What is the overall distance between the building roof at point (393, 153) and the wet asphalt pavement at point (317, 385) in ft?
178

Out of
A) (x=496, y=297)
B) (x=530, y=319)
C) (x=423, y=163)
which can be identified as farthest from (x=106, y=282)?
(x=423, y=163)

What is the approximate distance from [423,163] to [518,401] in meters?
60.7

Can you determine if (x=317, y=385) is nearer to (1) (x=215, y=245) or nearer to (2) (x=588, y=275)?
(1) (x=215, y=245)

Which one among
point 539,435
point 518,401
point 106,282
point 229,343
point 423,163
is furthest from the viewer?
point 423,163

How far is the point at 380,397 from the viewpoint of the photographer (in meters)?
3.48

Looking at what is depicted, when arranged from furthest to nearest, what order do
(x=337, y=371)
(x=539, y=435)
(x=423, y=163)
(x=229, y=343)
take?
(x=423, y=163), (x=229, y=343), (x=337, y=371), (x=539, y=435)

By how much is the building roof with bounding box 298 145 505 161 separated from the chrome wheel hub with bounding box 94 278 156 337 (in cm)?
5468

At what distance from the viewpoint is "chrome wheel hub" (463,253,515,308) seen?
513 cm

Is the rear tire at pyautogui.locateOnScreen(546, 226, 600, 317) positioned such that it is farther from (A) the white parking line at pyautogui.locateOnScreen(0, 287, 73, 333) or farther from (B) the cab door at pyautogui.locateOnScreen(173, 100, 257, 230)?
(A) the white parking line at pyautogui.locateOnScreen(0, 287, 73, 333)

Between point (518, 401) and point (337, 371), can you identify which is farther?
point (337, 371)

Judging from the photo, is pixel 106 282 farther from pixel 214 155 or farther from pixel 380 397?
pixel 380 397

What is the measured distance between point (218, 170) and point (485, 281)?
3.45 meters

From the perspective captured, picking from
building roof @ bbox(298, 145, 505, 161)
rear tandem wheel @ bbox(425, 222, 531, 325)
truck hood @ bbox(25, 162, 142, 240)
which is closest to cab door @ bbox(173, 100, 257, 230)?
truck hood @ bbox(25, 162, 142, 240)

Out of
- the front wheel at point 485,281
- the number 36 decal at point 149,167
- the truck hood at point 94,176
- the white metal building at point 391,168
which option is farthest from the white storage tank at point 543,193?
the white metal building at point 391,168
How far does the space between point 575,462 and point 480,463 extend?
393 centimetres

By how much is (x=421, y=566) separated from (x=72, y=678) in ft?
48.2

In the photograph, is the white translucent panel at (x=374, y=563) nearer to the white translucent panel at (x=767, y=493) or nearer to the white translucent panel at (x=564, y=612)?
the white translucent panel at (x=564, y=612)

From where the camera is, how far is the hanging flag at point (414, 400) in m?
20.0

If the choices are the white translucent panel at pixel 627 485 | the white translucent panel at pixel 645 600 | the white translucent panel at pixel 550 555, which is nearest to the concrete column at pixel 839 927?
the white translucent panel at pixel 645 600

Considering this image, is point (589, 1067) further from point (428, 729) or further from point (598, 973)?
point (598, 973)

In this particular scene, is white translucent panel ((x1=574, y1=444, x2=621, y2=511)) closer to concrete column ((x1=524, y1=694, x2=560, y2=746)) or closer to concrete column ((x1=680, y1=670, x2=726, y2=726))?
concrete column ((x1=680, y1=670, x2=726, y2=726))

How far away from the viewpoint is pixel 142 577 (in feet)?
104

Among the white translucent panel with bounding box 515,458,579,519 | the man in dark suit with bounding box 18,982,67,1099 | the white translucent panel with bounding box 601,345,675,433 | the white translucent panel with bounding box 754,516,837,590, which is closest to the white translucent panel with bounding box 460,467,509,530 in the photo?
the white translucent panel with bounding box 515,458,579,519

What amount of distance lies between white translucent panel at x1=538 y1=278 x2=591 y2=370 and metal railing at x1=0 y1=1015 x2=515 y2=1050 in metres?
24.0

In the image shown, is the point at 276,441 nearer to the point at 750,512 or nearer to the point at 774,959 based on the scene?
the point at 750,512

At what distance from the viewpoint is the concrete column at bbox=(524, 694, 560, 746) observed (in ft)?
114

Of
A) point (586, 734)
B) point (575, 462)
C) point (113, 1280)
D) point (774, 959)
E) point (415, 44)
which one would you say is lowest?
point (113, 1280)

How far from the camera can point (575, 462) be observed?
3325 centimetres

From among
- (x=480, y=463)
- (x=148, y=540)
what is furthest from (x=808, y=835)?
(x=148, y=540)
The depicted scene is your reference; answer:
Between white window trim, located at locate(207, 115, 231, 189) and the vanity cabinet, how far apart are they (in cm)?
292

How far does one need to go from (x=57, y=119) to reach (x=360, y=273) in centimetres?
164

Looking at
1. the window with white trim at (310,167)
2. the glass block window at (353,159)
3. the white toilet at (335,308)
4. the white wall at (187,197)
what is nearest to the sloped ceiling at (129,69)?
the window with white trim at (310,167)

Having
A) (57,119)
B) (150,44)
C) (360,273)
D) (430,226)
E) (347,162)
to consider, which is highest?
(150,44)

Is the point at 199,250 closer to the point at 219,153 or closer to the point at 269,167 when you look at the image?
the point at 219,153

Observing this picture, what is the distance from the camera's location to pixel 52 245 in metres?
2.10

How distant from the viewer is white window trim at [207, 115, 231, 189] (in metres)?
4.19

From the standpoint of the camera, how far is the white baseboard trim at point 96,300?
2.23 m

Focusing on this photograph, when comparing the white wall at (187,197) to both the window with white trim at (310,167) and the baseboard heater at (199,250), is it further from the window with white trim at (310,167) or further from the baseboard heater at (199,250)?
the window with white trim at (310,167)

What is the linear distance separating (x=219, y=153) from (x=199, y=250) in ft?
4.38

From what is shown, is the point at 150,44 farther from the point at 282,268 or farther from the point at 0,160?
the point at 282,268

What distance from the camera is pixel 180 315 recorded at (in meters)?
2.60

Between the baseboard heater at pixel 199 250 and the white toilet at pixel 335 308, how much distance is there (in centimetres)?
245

• • • • • • •

**INSTRUCTIONS TO FOLLOW**. Go through the listing above and restate it word for word.

**RESULT BELOW**.
What is the overall distance between the building roof at point (393, 153) and the wet asphalt pavement at point (317, 385) in ft?
178

Out of
A) (x=496, y=297)
B) (x=530, y=319)
C) (x=423, y=163)
which can be identified as farthest from (x=106, y=282)?
(x=423, y=163)

What is the approximate distance from [423,163] to [518,401] in meters?
60.7

Can you determine if (x=317, y=385) is nearer to (1) (x=215, y=245) or nearer to (2) (x=588, y=275)?
(1) (x=215, y=245)

Which one among
point 539,435
point 518,401
point 106,282
point 229,343
point 423,163
is furthest from the viewer?
point 423,163

How far is the point at 380,397 from the viewpoint of the photographer (in meters)?
3.48

Looking at what is depicted, when arranged from furthest to nearest, what order do
(x=337, y=371)
(x=539, y=435)
(x=423, y=163)
(x=229, y=343)
take?
(x=423, y=163), (x=229, y=343), (x=337, y=371), (x=539, y=435)

By how much is the building roof with bounding box 298 145 505 161 separated from the chrome wheel hub with bounding box 94 278 156 337 (in cm)?
5468

At what distance from the viewpoint is "chrome wheel hub" (463,253,515,308) seen?
513 cm

Is the rear tire at pyautogui.locateOnScreen(546, 226, 600, 317) positioned such that it is farther from (A) the white parking line at pyautogui.locateOnScreen(0, 287, 73, 333) or farther from (B) the cab door at pyautogui.locateOnScreen(173, 100, 257, 230)?
(A) the white parking line at pyautogui.locateOnScreen(0, 287, 73, 333)

Between point (518, 401) and point (337, 371), can you identify which is farther?
point (337, 371)

Judging from the photo, is pixel 106 282 farther from pixel 214 155 or farther from pixel 380 397?
pixel 380 397

What is the measured distance between point (218, 170) and point (485, 281)?
3.45 meters

From the perspective captured, picking from
building roof @ bbox(298, 145, 505, 161)
rear tandem wheel @ bbox(425, 222, 531, 325)
truck hood @ bbox(25, 162, 142, 240)
which is closest to cab door @ bbox(173, 100, 257, 230)?
truck hood @ bbox(25, 162, 142, 240)

Out of
- the front wheel at point 485,281
- the number 36 decal at point 149,167
- the truck hood at point 94,176
- the white metal building at point 391,168
which option is farthest from the white storage tank at point 543,193?
the white metal building at point 391,168
How far does the space between point 575,462 and point 480,463 extend?
393 centimetres

By how much is (x=421, y=566) separated from (x=72, y=678) in ft?
48.2

In the photograph, is the white translucent panel at (x=374, y=563) nearer to the white translucent panel at (x=767, y=493) or nearer to the white translucent panel at (x=564, y=612)?
the white translucent panel at (x=564, y=612)

From where the camera is, how far is the hanging flag at point (414, 400) in m?
20.0

If the choices are the white translucent panel at pixel 627 485 | the white translucent panel at pixel 645 600 | the white translucent panel at pixel 550 555, which is nearest to the concrete column at pixel 839 927?
the white translucent panel at pixel 645 600

Considering this image, is point (589, 1067) further from point (428, 729) or further from point (598, 973)?
point (598, 973)

In this particular scene, is white translucent panel ((x1=574, y1=444, x2=621, y2=511)) closer to concrete column ((x1=524, y1=694, x2=560, y2=746)) or closer to concrete column ((x1=680, y1=670, x2=726, y2=726))?
concrete column ((x1=680, y1=670, x2=726, y2=726))

How far away from the viewpoint is pixel 142 577 (in feet)?
104

Among the white translucent panel with bounding box 515,458,579,519 | the man in dark suit with bounding box 18,982,67,1099 | the white translucent panel with bounding box 601,345,675,433 | the white translucent panel with bounding box 754,516,837,590, which is closest to the white translucent panel with bounding box 460,467,509,530 in the photo?
the white translucent panel with bounding box 515,458,579,519

What amount of distance lies between white translucent panel at x1=538 y1=278 x2=591 y2=370 and metal railing at x1=0 y1=1015 x2=515 y2=1050 in metres?
24.0

In the image shown, is the point at 276,441 nearer to the point at 750,512 or nearer to the point at 774,959 based on the scene?
the point at 750,512

At what distance from the viewpoint is the concrete column at bbox=(524, 694, 560, 746) observed (in ft)?
114

Of
A) point (586, 734)
B) point (575, 462)
C) point (113, 1280)
D) point (774, 959)
E) point (415, 44)
which one would you say is lowest?
point (113, 1280)

How far from the camera can point (575, 462) be observed?
3325 centimetres

From among
- (x=480, y=463)
- (x=148, y=540)
what is furthest from (x=808, y=835)?
(x=148, y=540)
The depicted scene is your reference; answer:
Between white window trim, located at locate(207, 115, 231, 189) and the vanity cabinet, how far apart are they (in cm)?
292

How far does one need to go from (x=57, y=119) to reach (x=360, y=273) in centimetres?
164

Looking at
1. the window with white trim at (310,167)
2. the glass block window at (353,159)
3. the white toilet at (335,308)
4. the white wall at (187,197)
what is nearest to the sloped ceiling at (129,69)?
the window with white trim at (310,167)

Having
A) (57,119)
B) (150,44)
C) (360,273)
D) (430,226)
E) (347,162)
to consider, which is highest?
(150,44)

Is the point at 199,250 closer to the point at 219,153 or closer to the point at 269,167 when you look at the image?
the point at 219,153

Observing this picture, what is the distance from the camera's location to pixel 52 245 in metres?
2.10

How distant from the viewer is white window trim at [207, 115, 231, 189] (in metres)?
4.19

From the standpoint of the camera, how far is the white baseboard trim at point 96,300?
2.23 m

Focusing on this photograph, when comparing the white wall at (187,197) to both the window with white trim at (310,167) and the baseboard heater at (199,250), is it further from the window with white trim at (310,167) or further from the baseboard heater at (199,250)?
the window with white trim at (310,167)

What is the linear distance separating (x=219, y=153) from (x=199, y=250) in ft?
4.38

From what is shown, is the point at 150,44 farther from the point at 282,268 or farther from the point at 0,160?
the point at 282,268

What distance from the camera is pixel 180 315 recorded at (in meters)?
2.60

Between the baseboard heater at pixel 199 250 and the white toilet at pixel 335 308, how much distance is there (in centimetres)?
245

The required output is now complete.